§ **Work required**
Copy out every line exactly, passing over the pictures.

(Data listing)
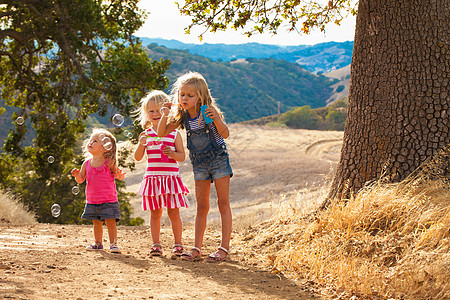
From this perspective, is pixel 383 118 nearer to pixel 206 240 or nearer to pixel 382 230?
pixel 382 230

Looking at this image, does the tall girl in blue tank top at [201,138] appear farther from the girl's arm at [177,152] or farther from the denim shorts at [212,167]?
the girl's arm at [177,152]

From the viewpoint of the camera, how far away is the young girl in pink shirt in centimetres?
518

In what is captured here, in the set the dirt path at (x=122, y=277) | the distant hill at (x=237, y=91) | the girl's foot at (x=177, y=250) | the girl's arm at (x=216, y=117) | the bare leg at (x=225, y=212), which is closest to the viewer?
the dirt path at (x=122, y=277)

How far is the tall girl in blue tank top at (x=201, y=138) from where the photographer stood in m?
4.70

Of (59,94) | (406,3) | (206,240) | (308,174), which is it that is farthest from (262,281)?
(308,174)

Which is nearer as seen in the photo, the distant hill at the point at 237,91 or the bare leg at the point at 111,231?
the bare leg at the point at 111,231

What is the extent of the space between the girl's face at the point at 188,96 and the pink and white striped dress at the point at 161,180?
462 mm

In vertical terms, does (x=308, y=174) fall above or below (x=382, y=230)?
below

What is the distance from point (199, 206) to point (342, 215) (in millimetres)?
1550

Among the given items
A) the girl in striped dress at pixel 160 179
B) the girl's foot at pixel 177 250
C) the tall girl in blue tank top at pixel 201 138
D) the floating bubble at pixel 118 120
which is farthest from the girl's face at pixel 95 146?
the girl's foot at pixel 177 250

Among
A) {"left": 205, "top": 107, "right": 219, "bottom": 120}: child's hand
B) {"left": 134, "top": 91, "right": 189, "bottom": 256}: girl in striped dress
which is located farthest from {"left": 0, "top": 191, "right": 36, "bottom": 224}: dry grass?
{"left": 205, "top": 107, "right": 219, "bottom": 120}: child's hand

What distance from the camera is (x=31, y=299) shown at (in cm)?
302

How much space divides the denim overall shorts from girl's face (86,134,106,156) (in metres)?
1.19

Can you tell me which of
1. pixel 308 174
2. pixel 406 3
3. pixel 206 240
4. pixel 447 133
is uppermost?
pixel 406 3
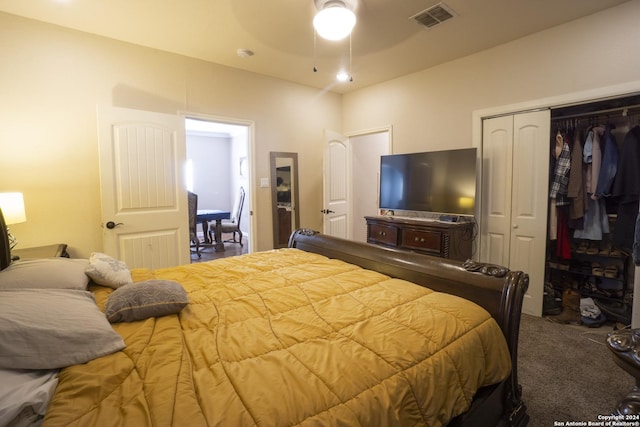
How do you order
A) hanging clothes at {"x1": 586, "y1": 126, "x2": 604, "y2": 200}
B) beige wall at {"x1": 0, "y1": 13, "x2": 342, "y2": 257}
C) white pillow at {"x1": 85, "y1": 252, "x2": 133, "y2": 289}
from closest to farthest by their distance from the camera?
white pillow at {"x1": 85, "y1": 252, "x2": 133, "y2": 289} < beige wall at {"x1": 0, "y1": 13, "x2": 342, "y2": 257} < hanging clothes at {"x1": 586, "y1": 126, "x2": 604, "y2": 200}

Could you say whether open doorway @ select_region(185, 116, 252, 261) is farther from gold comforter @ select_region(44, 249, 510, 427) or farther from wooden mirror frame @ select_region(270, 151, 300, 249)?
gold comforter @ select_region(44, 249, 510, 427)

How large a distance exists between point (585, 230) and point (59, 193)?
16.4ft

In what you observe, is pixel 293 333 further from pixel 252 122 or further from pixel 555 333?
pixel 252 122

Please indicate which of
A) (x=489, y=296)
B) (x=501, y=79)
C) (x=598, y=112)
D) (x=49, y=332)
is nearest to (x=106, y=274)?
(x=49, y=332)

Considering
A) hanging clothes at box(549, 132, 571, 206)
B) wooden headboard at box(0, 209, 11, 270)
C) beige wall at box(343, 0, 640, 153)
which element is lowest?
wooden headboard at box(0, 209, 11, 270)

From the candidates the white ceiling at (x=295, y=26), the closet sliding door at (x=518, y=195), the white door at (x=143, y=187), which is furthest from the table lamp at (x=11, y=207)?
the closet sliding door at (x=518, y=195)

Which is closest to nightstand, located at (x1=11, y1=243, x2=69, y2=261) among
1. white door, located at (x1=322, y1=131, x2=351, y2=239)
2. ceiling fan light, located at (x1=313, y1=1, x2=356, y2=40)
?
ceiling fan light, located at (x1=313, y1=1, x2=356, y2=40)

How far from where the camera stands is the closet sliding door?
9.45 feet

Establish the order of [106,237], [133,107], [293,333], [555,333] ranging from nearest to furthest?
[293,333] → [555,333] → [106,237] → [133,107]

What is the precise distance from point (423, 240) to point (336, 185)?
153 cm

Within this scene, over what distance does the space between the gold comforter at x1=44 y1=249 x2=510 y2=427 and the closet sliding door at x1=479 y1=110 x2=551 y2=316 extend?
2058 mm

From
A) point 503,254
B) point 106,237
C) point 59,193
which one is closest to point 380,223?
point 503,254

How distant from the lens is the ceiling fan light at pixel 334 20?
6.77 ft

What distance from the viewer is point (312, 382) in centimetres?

§ **Solved exercise**
From this perspective, is pixel 383 118 nearer to pixel 206 240 or nearer to pixel 382 230?
pixel 382 230

Looking at this image, does the tall girl in blue tank top at [201,138] appear farther from the girl's arm at [177,152] or farther from the denim shorts at [212,167]?
the girl's arm at [177,152]

From the viewpoint of the camera, how far away is the young girl in pink shirt in centimetres?
518

In what is captured here, in the set the dirt path at (x=122, y=277) | the distant hill at (x=237, y=91) | the girl's foot at (x=177, y=250) | the girl's arm at (x=216, y=117) | the bare leg at (x=225, y=212), which is closest to the viewer?
the dirt path at (x=122, y=277)

How far is the tall girl in blue tank top at (x=201, y=138) from where the photographer stood in m?
4.70

Of (59,94) | (406,3) | (206,240) | (308,174), which is it that is farthest from (262,281)?
(308,174)

Which is nearer as seen in the photo, the distant hill at the point at 237,91 or the bare leg at the point at 111,231?
the bare leg at the point at 111,231

What is the extent of the space between the girl's face at the point at 188,96 and the pink and white striped dress at the point at 161,180?
462 mm

In vertical terms, does (x=308, y=174) fall above or below (x=382, y=230)?
below

What is the distance from point (199, 206) to point (342, 215) (in millimetres)?
1550

Among the given items
A) the girl in striped dress at pixel 160 179
B) the girl's foot at pixel 177 250
C) the tall girl in blue tank top at pixel 201 138
D) the floating bubble at pixel 118 120
which is farthest from the girl's face at pixel 95 146?
the girl's foot at pixel 177 250

Among
A) {"left": 205, "top": 107, "right": 219, "bottom": 120}: child's hand
B) {"left": 134, "top": 91, "right": 189, "bottom": 256}: girl in striped dress
which is located farthest from {"left": 0, "top": 191, "right": 36, "bottom": 224}: dry grass?
{"left": 205, "top": 107, "right": 219, "bottom": 120}: child's hand

What distance from the camera is (x=31, y=299) shown at (in cm)?
302

How much space divides the denim overall shorts from girl's face (86,134,106,156) (in metres)?
1.19

Can you tell me which of
1. pixel 308 174
2. pixel 406 3
3. pixel 206 240
4. pixel 447 133
is uppermost?
pixel 406 3
How do you order
A) hanging clothes at {"x1": 586, "y1": 126, "x2": 604, "y2": 200}
B) beige wall at {"x1": 0, "y1": 13, "x2": 342, "y2": 257}
C) white pillow at {"x1": 85, "y1": 252, "x2": 133, "y2": 289}
from closest to farthest by their distance from the camera?
white pillow at {"x1": 85, "y1": 252, "x2": 133, "y2": 289} < beige wall at {"x1": 0, "y1": 13, "x2": 342, "y2": 257} < hanging clothes at {"x1": 586, "y1": 126, "x2": 604, "y2": 200}

Could you say whether open doorway @ select_region(185, 116, 252, 261) is farther from gold comforter @ select_region(44, 249, 510, 427) or farther from wooden mirror frame @ select_region(270, 151, 300, 249)?
gold comforter @ select_region(44, 249, 510, 427)

How large a distance exists between point (585, 230) and point (59, 193)?
16.4ft

In what you observe, is pixel 293 333 further from pixel 252 122 or further from pixel 555 333?
pixel 252 122

Please indicate which of
A) (x=489, y=296)
B) (x=501, y=79)
C) (x=598, y=112)
D) (x=49, y=332)
is nearest to (x=106, y=274)?
(x=49, y=332)

Considering
A) hanging clothes at box(549, 132, 571, 206)
B) wooden headboard at box(0, 209, 11, 270)
C) beige wall at box(343, 0, 640, 153)
which element is lowest?
wooden headboard at box(0, 209, 11, 270)

From the candidates the white ceiling at (x=295, y=26), the closet sliding door at (x=518, y=195), the white door at (x=143, y=187), which is furthest from the table lamp at (x=11, y=207)?
the closet sliding door at (x=518, y=195)

Which is closest to nightstand, located at (x1=11, y1=243, x2=69, y2=261) among
1. white door, located at (x1=322, y1=131, x2=351, y2=239)
2. ceiling fan light, located at (x1=313, y1=1, x2=356, y2=40)
?
ceiling fan light, located at (x1=313, y1=1, x2=356, y2=40)

How far from where the camera stands is the closet sliding door?
9.45 feet

Establish the order of [106,237], [133,107], [293,333], [555,333] ranging from nearest to furthest?
[293,333] → [555,333] → [106,237] → [133,107]

What is the precise distance from point (423, 240) to point (336, 185)?
153 cm

Within this scene, over what distance does the space between the gold comforter at x1=44 y1=249 x2=510 y2=427 and the closet sliding door at x1=479 y1=110 x2=551 y2=316 extend?
2058 mm

From
A) point 503,254
B) point 106,237
C) point 59,193
which one is closest to point 380,223?
point 503,254

How distant from the lens is the ceiling fan light at pixel 334 20?
6.77 ft

What distance from the viewer is point (312, 382) in centimetres?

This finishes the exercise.